**SOAL TERTULIS 1:**
Jawablah pertanyaan berikut berdasarkan teks tentang persepuluhan.
(a) Siapa yang memimpin Konsili Metz (888)?
(b) Menurut surat yang terkait dengan Sinode Tours Kedua, untuk tujuan apa setiap budak yang kesepuluh harus diberikan kepada para uskup?
(c) Apa yang digunakan Thomas Aquinas untuk mendukung argumentasinya?
**SOAL TERTULIS 2:**
Tentukan apakah setiap pernyataan berikut sesuai dengan teks tentang persepuluhan. Jawab ya atau tidak, lalu kutip kata-kata dalam teks yang menjadi dasarnya.
(a) Surat dari Sinode Tours Kedua ditujukan kepada para imam.
(b) Konsili Metz melarang patrons menyimpan persepuluhan untuk diri mereka sendiri.
(c) Euphronius adalah uskup agung Metz.

**TEKS DOKUMEN:**

++++++++++

Ini merupakan pernyataan kanonik pertama gereja Katolik Roma tentang 'divine right' Persepuluhan. 

Ada sebuah surat yg ditujukan kepada kaum awam Kristen, baik selama Sinode Tours Kedua (567), atau segera setelahnya oleh empat uskup yg menjadi anggota Sinode itu, khususnya uskup agung Euphronius (AD:555-573) dari Tours, Prancis. Dalam surat ini mereka memanggil umat beriman untuk bertobat dan melakukan perubahan, agar mereka dapat lolos dari penghakiman ilahi yg ada di hadapan mereka. Dan terkait dengan persepuluhan, surat itu mengatakan semua harta benda, persepuluhan harus dibayar, bahkan setiap budak yg kesepuluh harus diberikan kepada para uskup untuk penebusan para tawanan.

Dengan semakin berkembangnya praktik persepuluhan di dalam gereja Katolik Roma, lahir konsili-konsili lokal gereja Katolik Roma yg menetapkan pembayaran persepuluhan.
Konsili Metz (888) yg dipimpin oleh Uskup Agung Ratbodus bersama para uskup yg lain di gereja Katolik St Arnold menetapkan
:

Enjoins the payment of tithe to the priest who serves the church, and forbids patrons to retain any for themselves.

[[ Memerintahkan pembayaran persepuluhan kepada imam yg melayani gereja, dan melarang patrons [penjaga/pelindung] untuk menyimpannya untuk diri mereka sendiri.]]

Teolog Thomas Aquinas yg mana ajarannya diakui sebagai ajaran gereja Katolik Roma oleh Paus Benedixtus XV, dalam membela persepuluhan menyatakan, ''During the time of the New Law the authority of the Church has established the payment of tithes / Selama masa Perjanjian Baru, otoritas gereja (Katolik Roma) telah menetapkan pembayaran persepuluhan'' (Summa Theologica, Vol. 3, The Second Part of The Second Part – Objection 5). Dia menggunakan Kejadian 14 dan Melkisedek untuk mendukung argumentasinya.

++++++++++

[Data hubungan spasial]
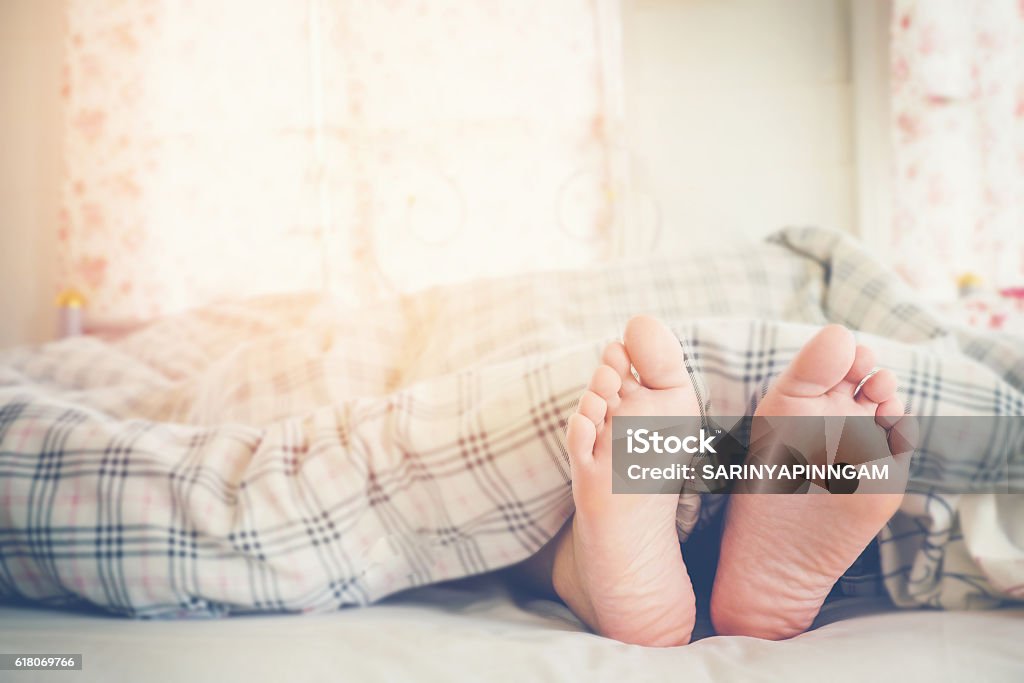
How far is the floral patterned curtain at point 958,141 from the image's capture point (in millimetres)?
1431

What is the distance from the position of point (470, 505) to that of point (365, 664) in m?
0.12

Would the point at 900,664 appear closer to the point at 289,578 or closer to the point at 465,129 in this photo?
the point at 289,578

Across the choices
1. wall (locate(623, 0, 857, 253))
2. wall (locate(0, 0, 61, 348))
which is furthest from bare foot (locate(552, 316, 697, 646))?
wall (locate(0, 0, 61, 348))

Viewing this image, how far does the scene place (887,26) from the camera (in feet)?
5.10

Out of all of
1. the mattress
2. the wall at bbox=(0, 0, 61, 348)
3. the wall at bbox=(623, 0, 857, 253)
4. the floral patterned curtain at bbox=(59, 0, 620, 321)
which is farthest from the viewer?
the wall at bbox=(0, 0, 61, 348)

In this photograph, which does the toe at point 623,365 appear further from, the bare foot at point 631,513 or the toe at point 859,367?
the toe at point 859,367

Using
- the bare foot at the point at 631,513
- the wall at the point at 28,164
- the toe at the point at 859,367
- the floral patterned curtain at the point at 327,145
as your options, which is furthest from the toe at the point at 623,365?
the wall at the point at 28,164

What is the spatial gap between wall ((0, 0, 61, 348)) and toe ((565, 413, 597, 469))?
1.94 m

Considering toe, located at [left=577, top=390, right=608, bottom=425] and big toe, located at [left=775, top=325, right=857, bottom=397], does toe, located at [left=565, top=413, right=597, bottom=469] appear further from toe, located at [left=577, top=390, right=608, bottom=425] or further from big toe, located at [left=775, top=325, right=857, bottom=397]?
big toe, located at [left=775, top=325, right=857, bottom=397]

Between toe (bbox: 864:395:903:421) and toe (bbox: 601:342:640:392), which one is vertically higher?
toe (bbox: 601:342:640:392)

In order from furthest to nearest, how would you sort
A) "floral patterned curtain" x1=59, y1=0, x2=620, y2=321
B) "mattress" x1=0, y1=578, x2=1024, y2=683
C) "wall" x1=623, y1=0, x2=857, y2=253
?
"wall" x1=623, y1=0, x2=857, y2=253 < "floral patterned curtain" x1=59, y1=0, x2=620, y2=321 < "mattress" x1=0, y1=578, x2=1024, y2=683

++++++++++

**PENYELESAIAN LENGKAP 1:**
(a) Uskup Agung Ratbodus, bersama para uskup yang lain.
(b) Untuk penebusan para tawanan.
(c) Kejadian 14 dan Melkisedek.

**PENYELESAIAN LENGKAP 2:**
(a) Tidak: "ditujukan kepada kaum awam Kristen".
(b) Ya: "melarang patrons [penjaga/pelindung] untuk menyimpannya untuk diri mereka sendiri".
(c) Tidak: "uskup agung Euphronius (AD:555-573) dari Tours, Prancis".